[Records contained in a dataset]

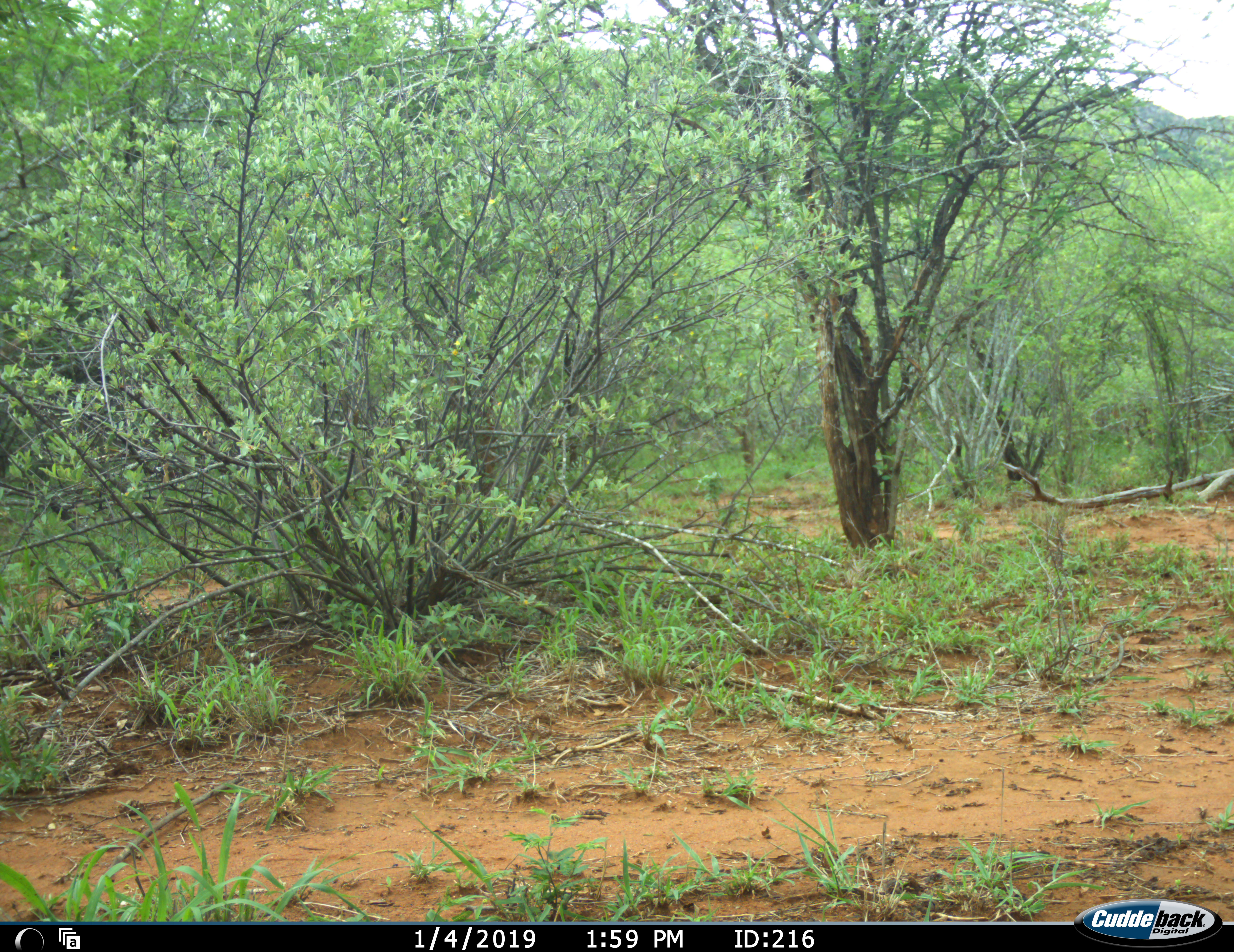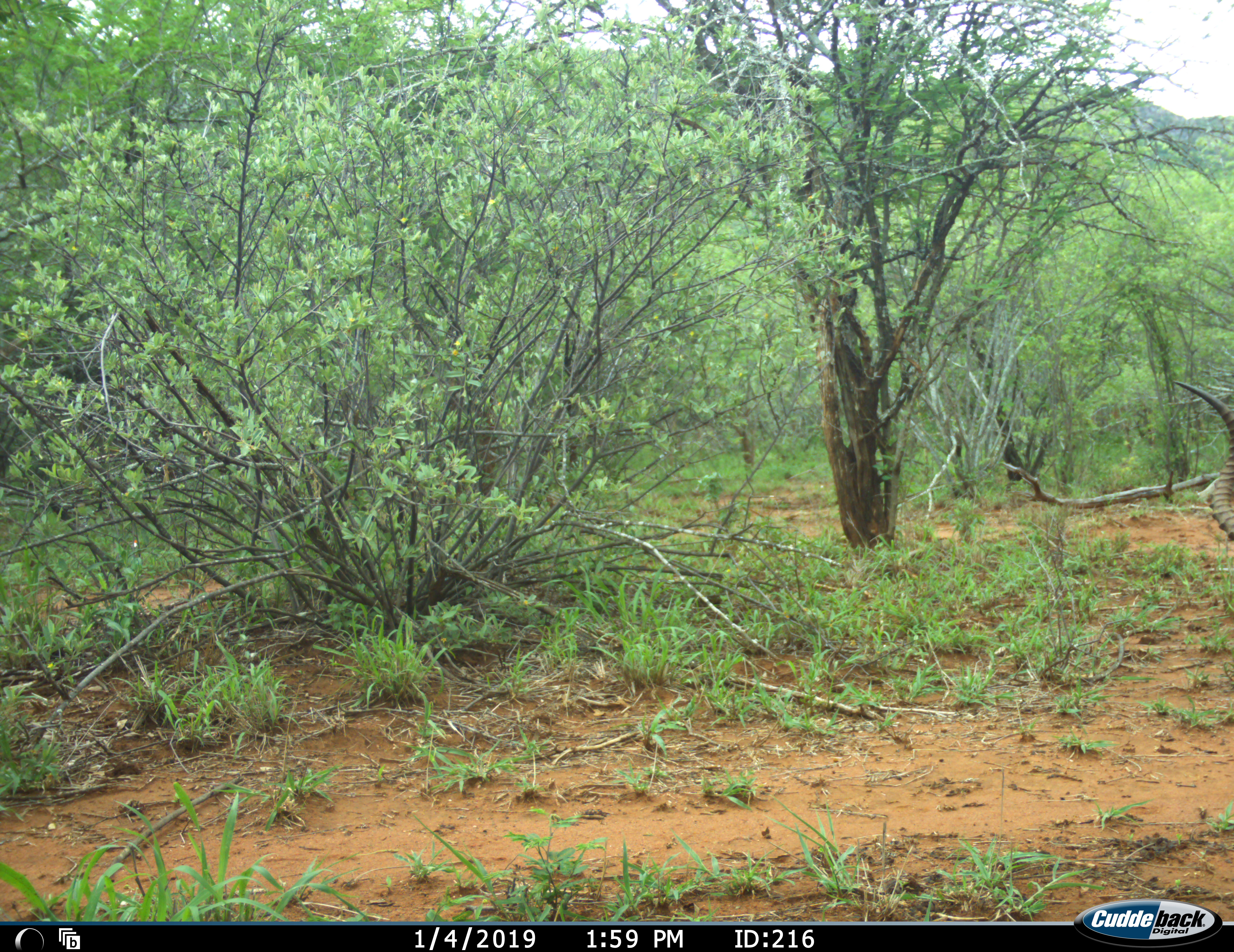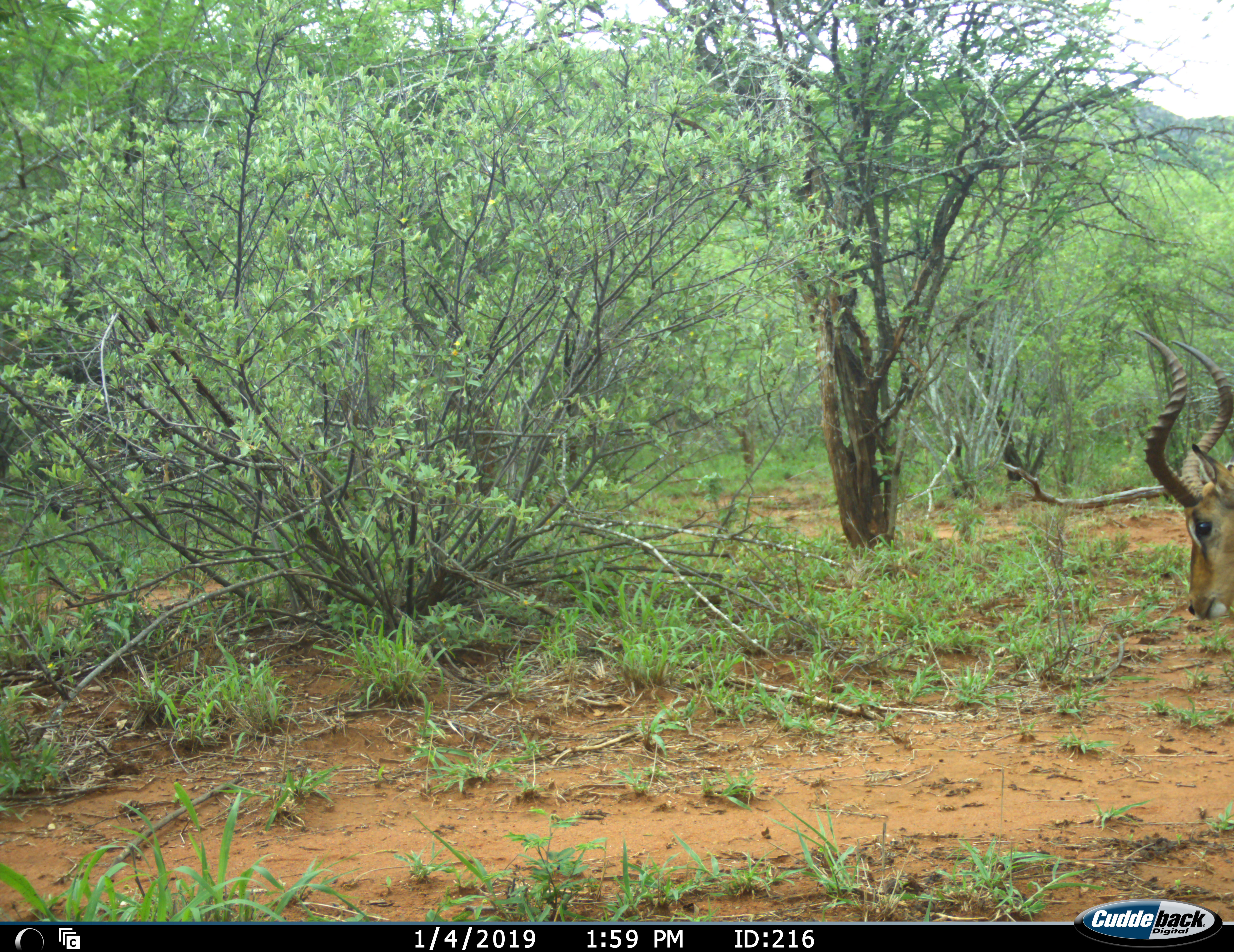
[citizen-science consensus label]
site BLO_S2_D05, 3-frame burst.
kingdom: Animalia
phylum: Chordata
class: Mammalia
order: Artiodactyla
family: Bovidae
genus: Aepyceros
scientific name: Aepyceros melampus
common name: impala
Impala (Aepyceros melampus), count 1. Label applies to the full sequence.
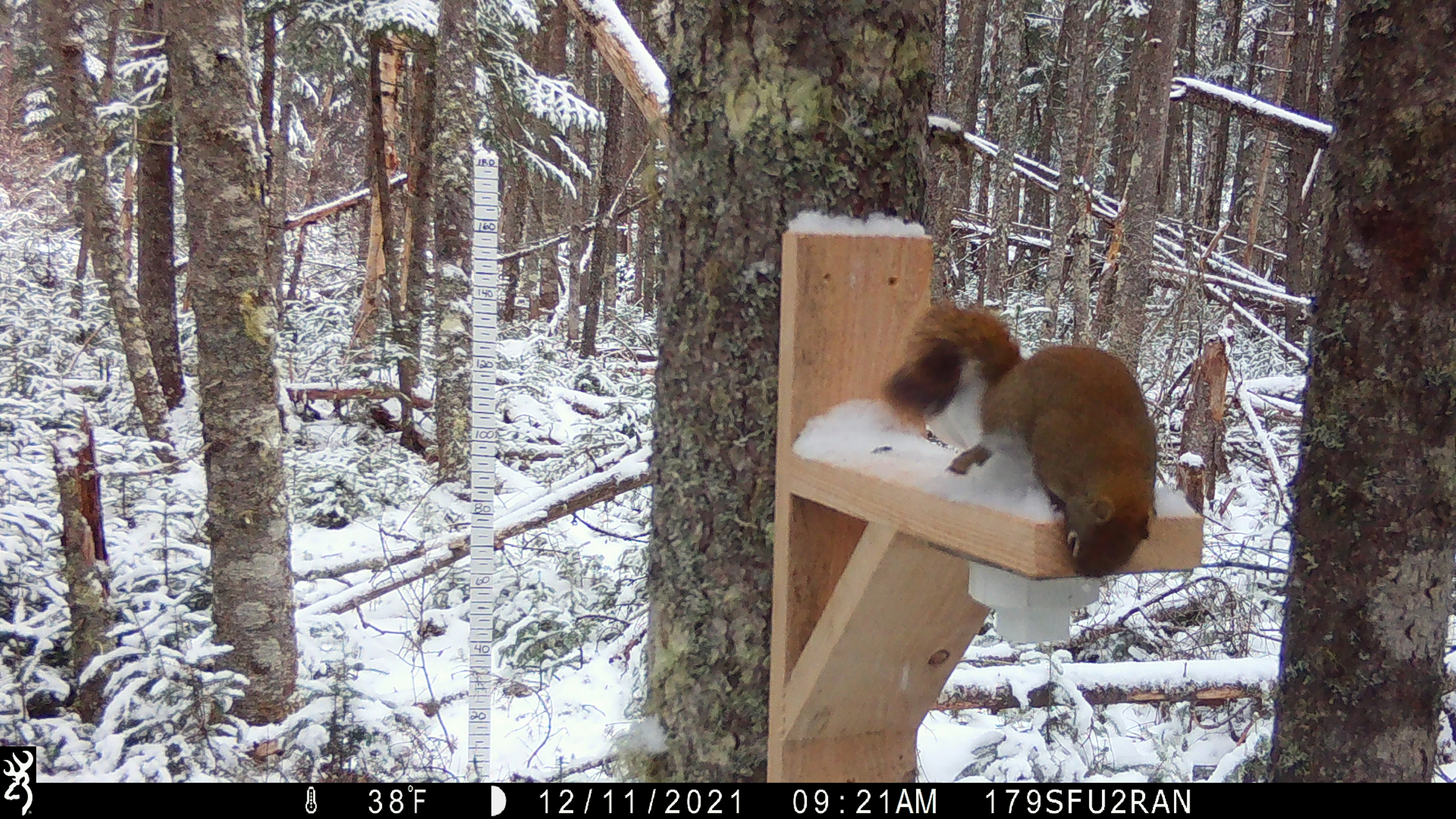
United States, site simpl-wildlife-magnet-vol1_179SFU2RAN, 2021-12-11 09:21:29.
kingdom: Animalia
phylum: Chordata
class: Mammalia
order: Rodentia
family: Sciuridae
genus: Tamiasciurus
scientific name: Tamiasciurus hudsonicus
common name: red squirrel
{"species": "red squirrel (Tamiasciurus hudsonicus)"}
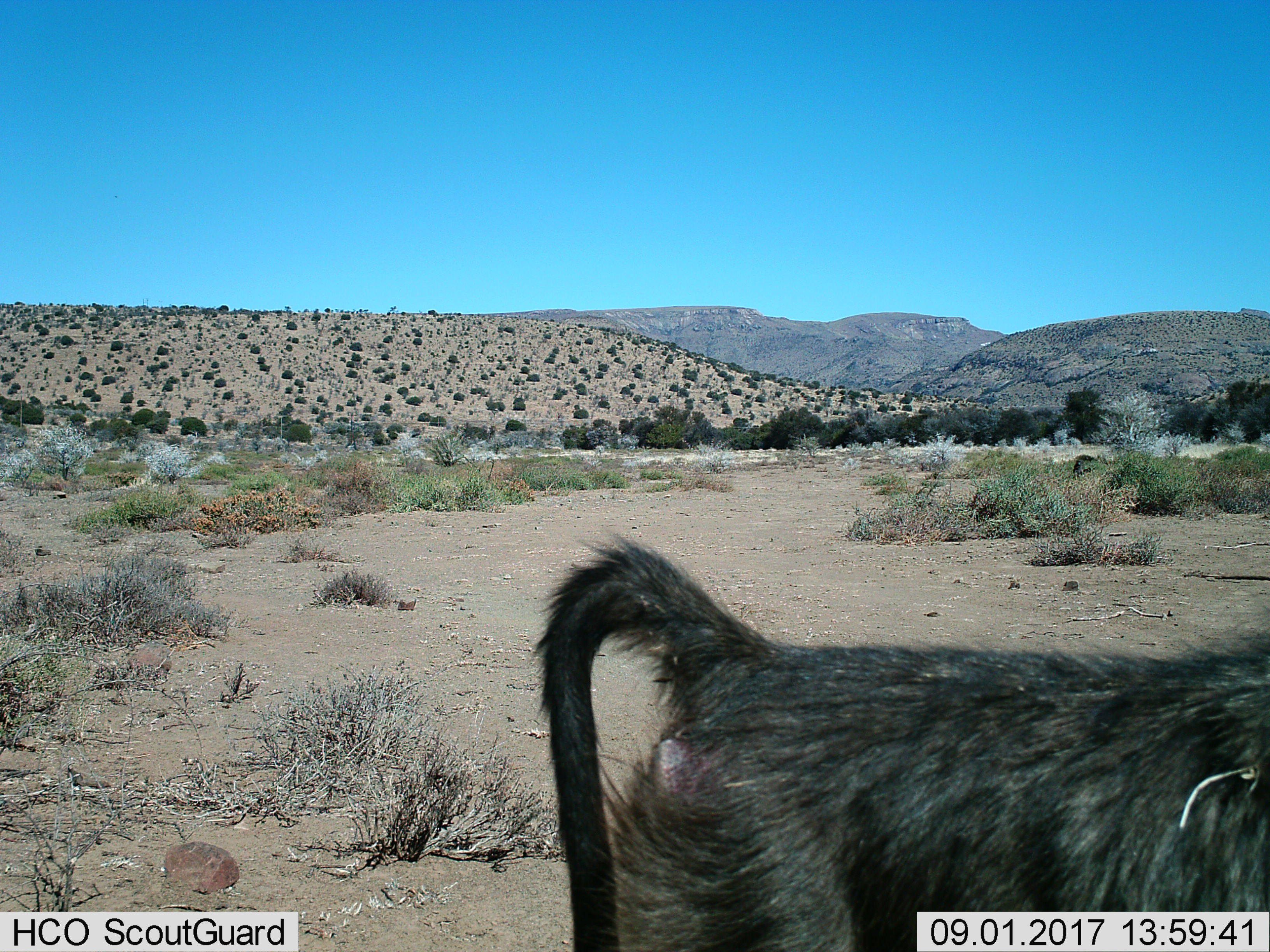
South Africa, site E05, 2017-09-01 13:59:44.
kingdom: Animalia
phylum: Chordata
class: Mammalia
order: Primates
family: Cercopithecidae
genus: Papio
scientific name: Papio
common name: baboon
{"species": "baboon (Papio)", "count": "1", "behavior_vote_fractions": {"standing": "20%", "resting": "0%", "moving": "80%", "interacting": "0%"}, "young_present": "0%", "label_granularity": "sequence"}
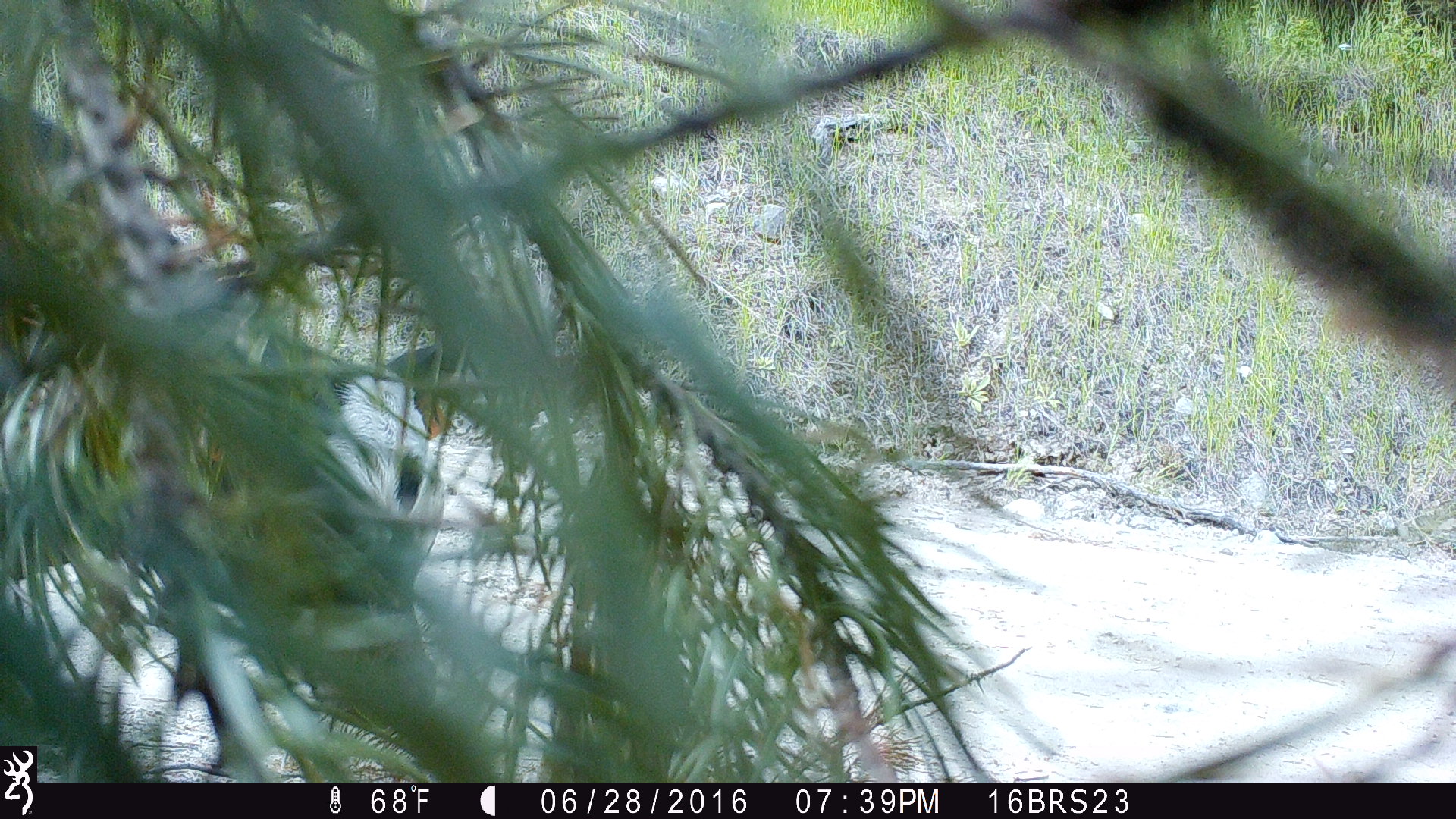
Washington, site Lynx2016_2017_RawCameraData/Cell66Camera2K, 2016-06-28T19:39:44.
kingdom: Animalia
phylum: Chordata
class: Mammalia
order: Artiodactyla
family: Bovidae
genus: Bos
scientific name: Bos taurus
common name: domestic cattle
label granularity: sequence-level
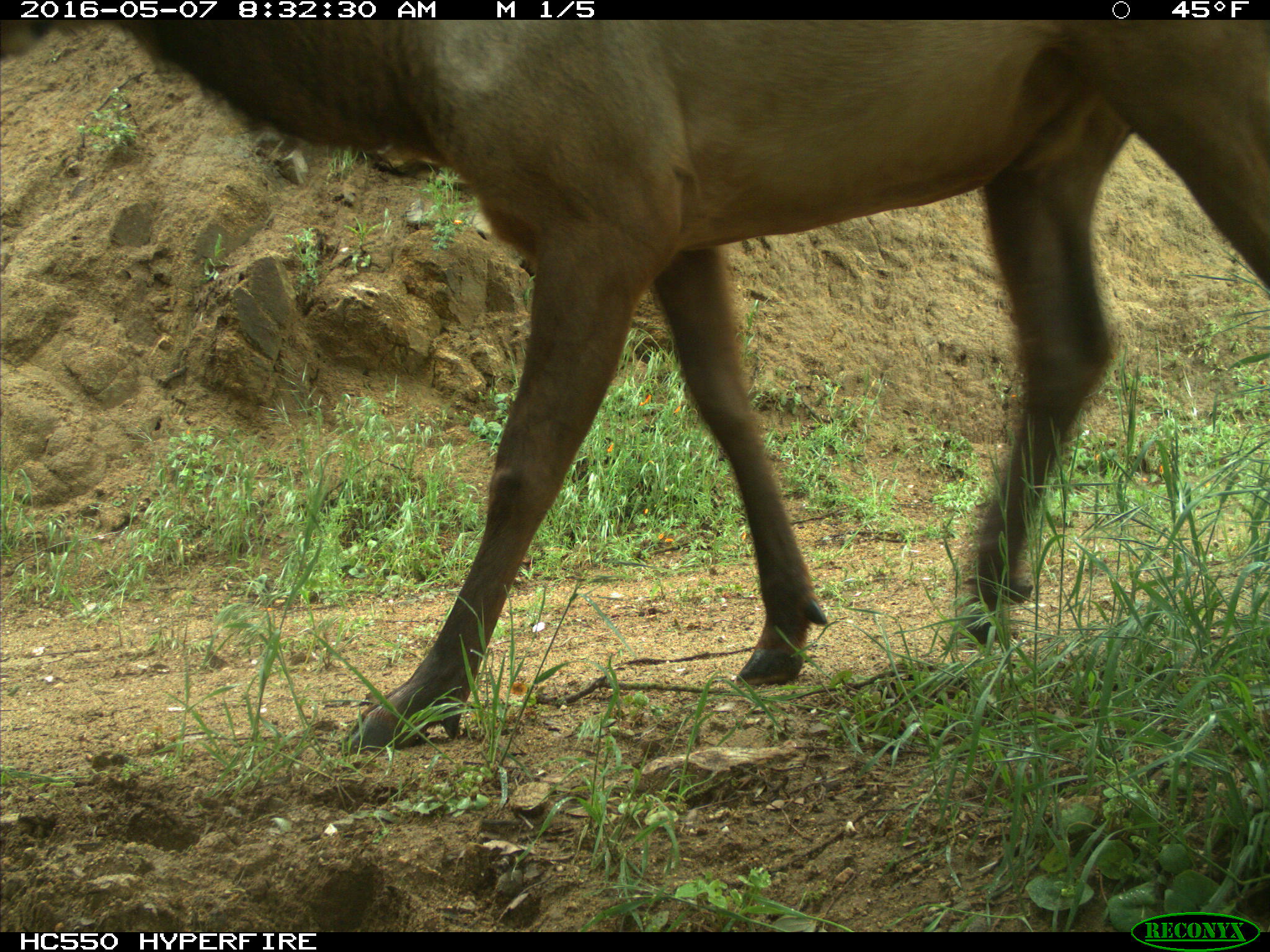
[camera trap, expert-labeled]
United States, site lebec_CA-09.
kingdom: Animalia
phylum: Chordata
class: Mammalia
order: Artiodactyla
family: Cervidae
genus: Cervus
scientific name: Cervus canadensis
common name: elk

- _Work task_: Wherever the string "States" occurs in the entries, copy that whole line.

- _Answer space_:
United States, site simpl-wildlife-magnet-vol1_179SFU2RAN, 2021-12-11 09:21:29.
United States, site lebec_CA-09.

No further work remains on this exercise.